▸ Exercise set
1. In the passage on digital downconversion and the CORDIC algorithm, reproduce the part starting at "The orthogonal digital" and ending at "and cosine waves.", substituting "quadrature" for "orthogonal".
2. Answer these from the passage on digital downconversion and the CORDIC algorithm:
(a) What role does the NCO play in a modem?
(b) Which operations characterize the CORDIC algorithm?
(c) What does the angle accumulator track?
3. Extend the passage on digital downconversion and the CORDIC algorithm, picking up after its final sentence.

▸ Selected extract
The orthogonal digital mixer is one of the core technologies for implementing DDCs. This technology divides the high-frequency signal into sine and cosine paths, generating two orthogonal signals. The signal to be downconverted is then multiplied by the complex conjugate of the sine and cosine signals generated by the NCO, thereby achieving the downconversion of high-frequency signals to the intermediate-frequency range for processing. In this context, a NCO was utilized to generate sine and cosine waves.
In the field of digital communications, modems are indispensable, with the NCO serving as a core component of the modem. The sine and cosine signals generated by the NCO can be used for various modulation schemes. However, the controllability of high-frequency carrier signals poses a key challenge for high-speed digital communication systems. The advent of FPGAs offers a solution to this problem.
The fundamental concept of the CORDIC algorithm is approached through a series of fixed, specially designed angles related to the base of operations, which are cumulatively added to approximate the desired rotation angle. Characterized by the use of shifting and addition/subtraction operations, it recursively computes the values of common functions, such as sine and cosine [17].
Within the xy coordinate plane, a point $(x 1, y 1)$ is rotated by an angle $\theta$ to a new position $(x 2, y 2)$. This relationship is represented by the following equations:
$ \begin{aligned} & x_2=x_1 \cos \theta-y_1 \sin \theta \\ & y_2=x_1 \sin \theta+y_1 \cos \theta \end{aligned} $
These equations can be expressed in matrix-vector form as shown:
$ \left[\begin{array}{l} x_2 \\ y_2 \end{array}\right]=\left[\begin{array}{rr} \cos \theta & -\sin \theta \\ \sin \theta & \cos \theta \end{array}\right]\left[\begin{array}{l} x_1 \\ y_1 \end{array}\right] $
By extracting the factor $\cos \theta$, the expression can also be written in the following form:
$ \begin{aligned} & x_2=x_1 \cos \theta-y_1 \sin \theta=\cos \theta\left(x_1-y_1 \tan \theta\right) \\ & y_2=x_1 \sin \theta+y_1 \cos \theta=\cos \theta\left(y_1+x_1 \tan \theta\right) \end{aligned} $
If the term $\cos \theta$ is eliminated, defining a pseudo-rotation equation:
$ \begin{aligned} & \hat{x}_2=x_1-y_1 \tan \theta \\ & \hat{y}_2=y_1+x_1 \tan \theta \end{aligned} $
The essence of the CORDIC method lies in the pseudo-rotation angle, where $\tan \theta=2-I$. Thus, the equation can be represented as:
$ \begin{aligned} & \hat{x}_2=x_1-y_1 \tan \theta=x_1-y_1 2^{-i} \\ & \hat{y}_2=y_1+x_1 \tan \theta=y_1+x_1 2^{-i} \end{aligned} $
The CORDIC algorithm transforms the process into an iterative method. By restricting the range of possible rotation angles, the rotation for any given angle can be achieved through a series of iterative small-angle rotations $i$, where multiplication by the tangent term is replaced by shift operations. The previously mentioned pseudo-rotation can now be expressed as (for each iteration) [18]:
$ \begin{aligned} & x^{(i+1)}=x^{(i)}-d_i\left(2^{-i} y^{(i)}\right) \\ & y^{(i+1)}=y^{(i)}+d_i\left(2^{-i} x^{(i)}\right) \end{aligned} $
Furthermore, a third equation is introduced, known as the angle accumulator, which is utilized to track the cumulative rotation angle throughout each iteration:
$ z^{(i+1)}=z^{(i)}-d_i \theta^{(i)} $
where, $d_i= \pm 1$. The sign $d_i$ serves as a decision operator, determining the direction of rotation.

▸ Record excerpts
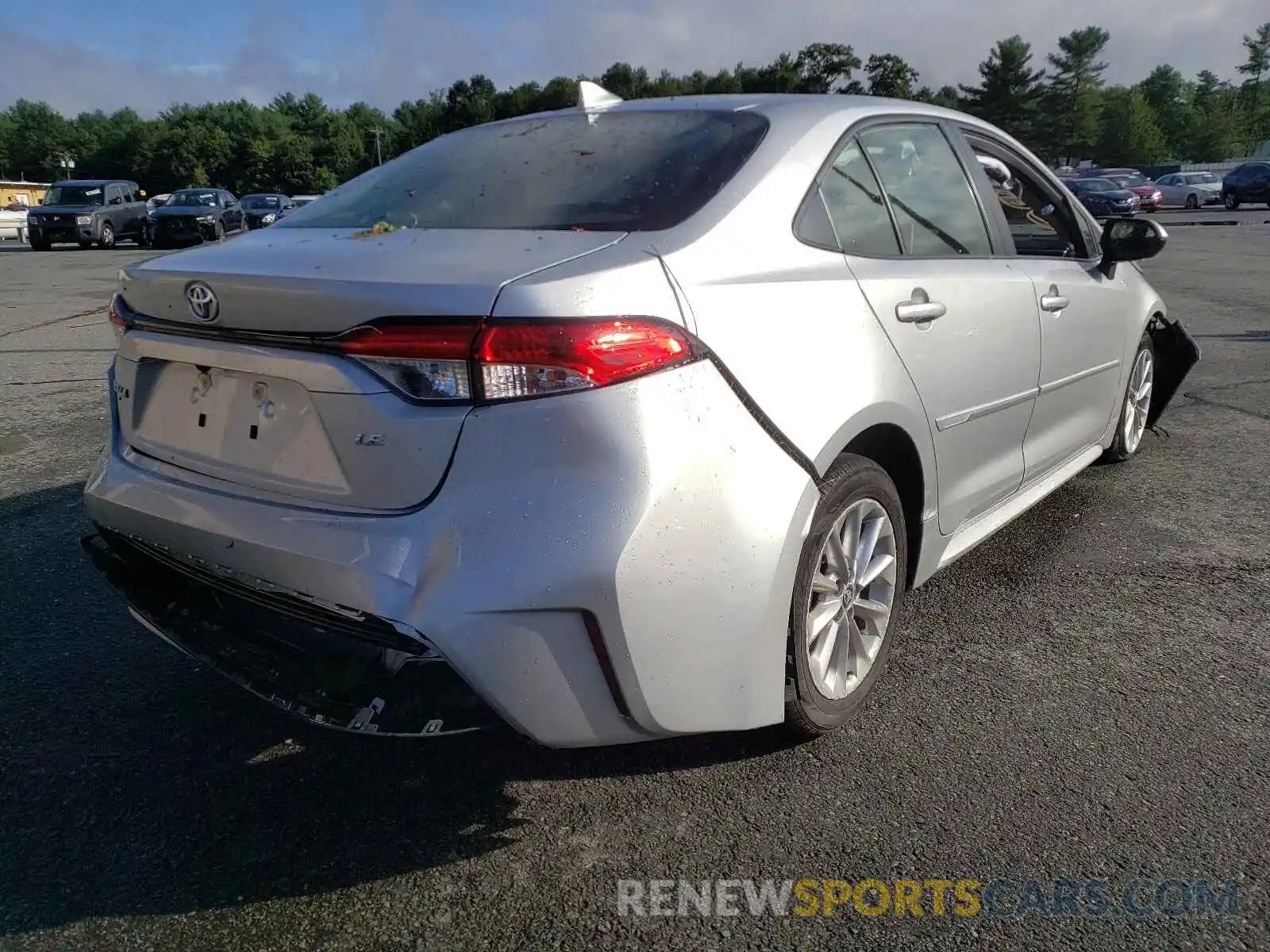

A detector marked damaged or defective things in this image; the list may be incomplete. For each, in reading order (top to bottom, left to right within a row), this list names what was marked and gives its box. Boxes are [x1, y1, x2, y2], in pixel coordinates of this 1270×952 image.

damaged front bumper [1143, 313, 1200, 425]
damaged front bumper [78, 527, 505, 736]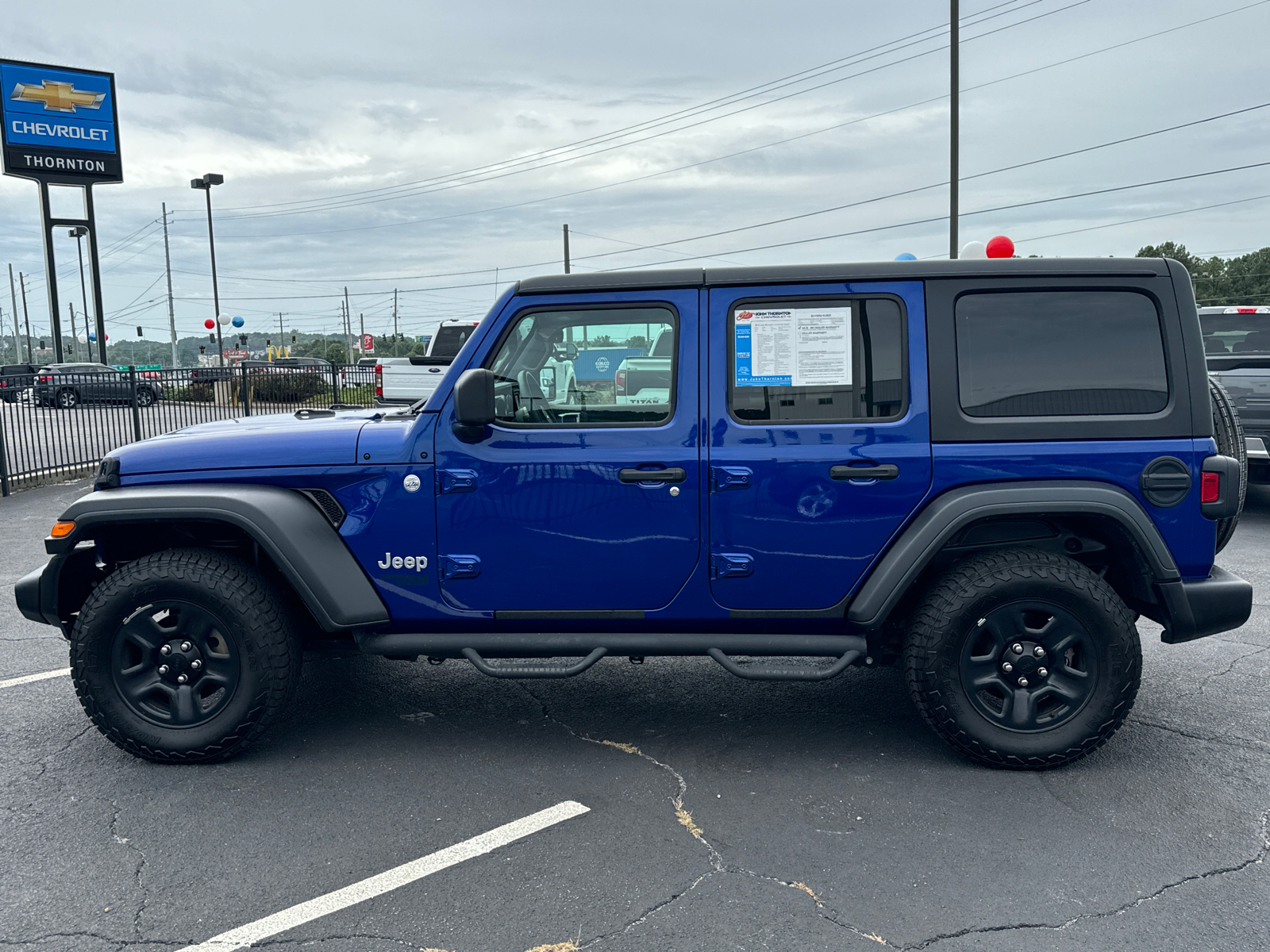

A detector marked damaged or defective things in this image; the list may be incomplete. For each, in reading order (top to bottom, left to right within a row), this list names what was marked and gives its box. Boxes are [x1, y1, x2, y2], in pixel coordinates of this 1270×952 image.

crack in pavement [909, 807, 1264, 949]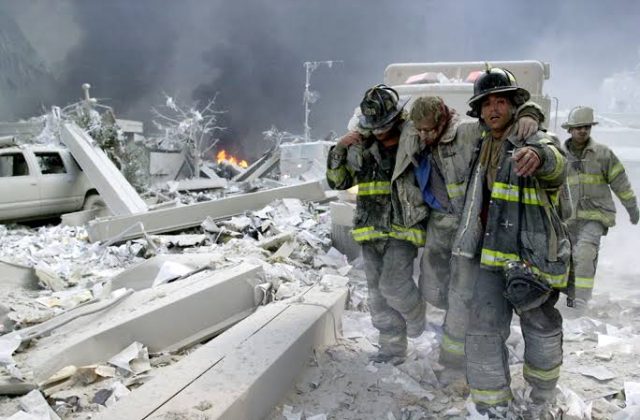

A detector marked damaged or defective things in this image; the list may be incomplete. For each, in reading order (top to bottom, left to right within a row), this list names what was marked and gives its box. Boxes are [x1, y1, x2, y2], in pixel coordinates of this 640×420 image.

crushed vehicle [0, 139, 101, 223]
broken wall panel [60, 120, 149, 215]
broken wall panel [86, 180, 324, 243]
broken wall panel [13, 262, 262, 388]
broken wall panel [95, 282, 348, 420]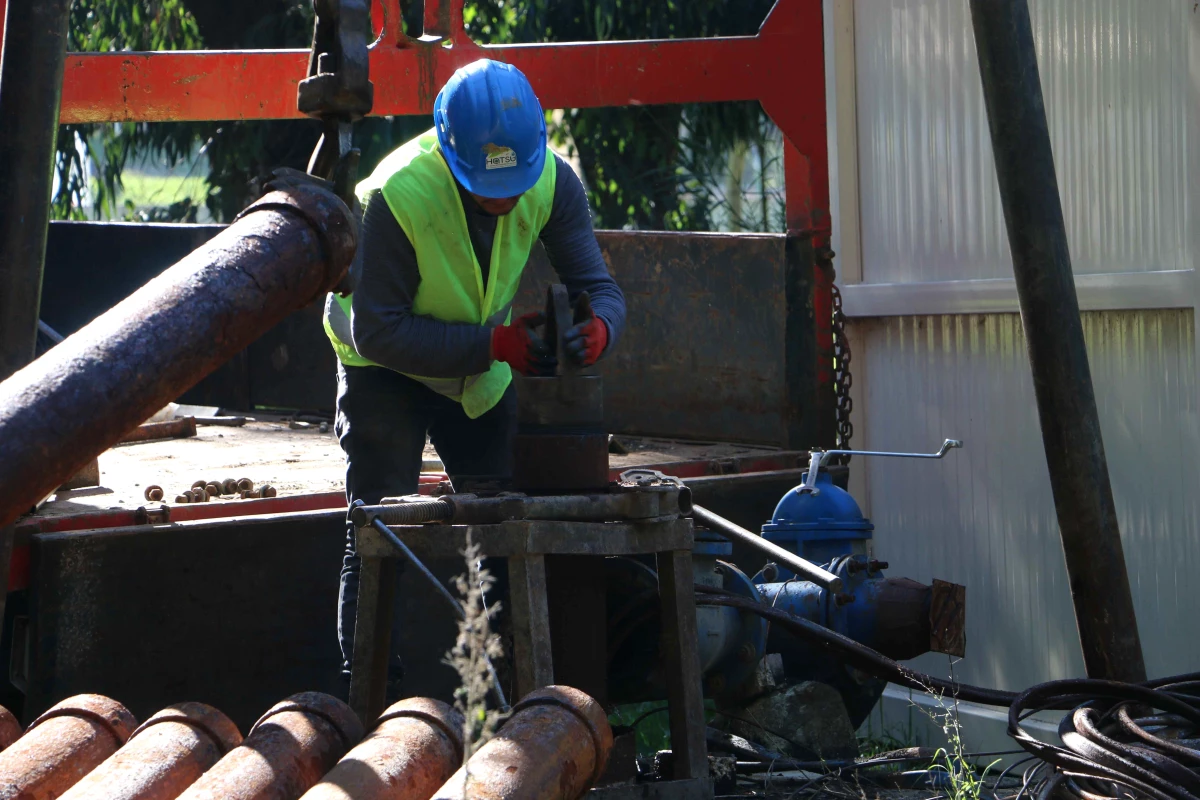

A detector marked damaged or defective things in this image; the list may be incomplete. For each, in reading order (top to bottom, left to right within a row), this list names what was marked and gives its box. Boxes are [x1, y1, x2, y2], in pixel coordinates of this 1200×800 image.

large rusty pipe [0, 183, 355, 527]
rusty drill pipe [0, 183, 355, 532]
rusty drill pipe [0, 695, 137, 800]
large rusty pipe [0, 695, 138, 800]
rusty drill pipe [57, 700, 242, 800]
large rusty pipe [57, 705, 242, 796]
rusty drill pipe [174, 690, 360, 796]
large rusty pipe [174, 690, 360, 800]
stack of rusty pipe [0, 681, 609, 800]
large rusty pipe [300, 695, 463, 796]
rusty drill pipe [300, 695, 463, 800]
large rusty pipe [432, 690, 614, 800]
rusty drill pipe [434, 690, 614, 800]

▸ The responses
1.
The quadrature digital mixer is one of the core technologies for implementing DDCs. This technology divides the high-frequency signal into sine and cosine paths, generating two quadrature signals. The signal to be downconverted is then multiplied by the complex conjugate of the sine and cosine signals generated by the NCO, thereby achieving the downconversion of high-frequency signals to the intermediate-frequency range for processing. In this context, a NCO was utilized to generate sine and cosine waves.

2.
(a) It serves as a core component of the modem.
(b) Shifting and addition/subtraction operations.
(c) The cumulative rotation angle throughout each iteration.

3.
$ {d}_{{i}}=\operatorname{sign}\left(z^{(i)}\right) $
After $n$ iterations, the iterative values converge to the final value.
$ \begin{gathered} x^{(n)}=k_n\left(x^{(0)} \cos z^{(0)}-y^{(0)} \sin z^{(0)}\right) \\ y^{(n)}=k_n\left(y^{(0)} \cos z^{(0)}+x^{(0)} \sin z^{(0)}\right) \\ z^{(n)}=0 \end{gathered} $
The CORDIC algorithm, implemented using a pipeline structure, occupies more resources than an iterative structure but significantly increases the data throughput rate. The pipeline structure unfolds the iterative structure, allowing each of the $n$ processing units to concurrently process the same iterative operation in parallel [19].
As depicted in Figure 2, the steps for implementing the CORDIC algorithm are as follows:
(i) An initial set of values, $x 0$ and $y 0$, is provided for the CORDIC algorithm implementation, with the input variable $z 0$ being the angle variable.
(ii) Initially, $X$ and $Y$ are input into a shift register with a fixed number of shifts.
(iii) The result is then fed into an adder/subtractor.
(iv) The operation of the adder/subtractor, whether addition or subtraction, is determined based on the output of the angle accumulator, thus completing one iteration.
(v) The result of this iteration is passed as input to the next level of iterative computation, with the iterative process continuing sequentially.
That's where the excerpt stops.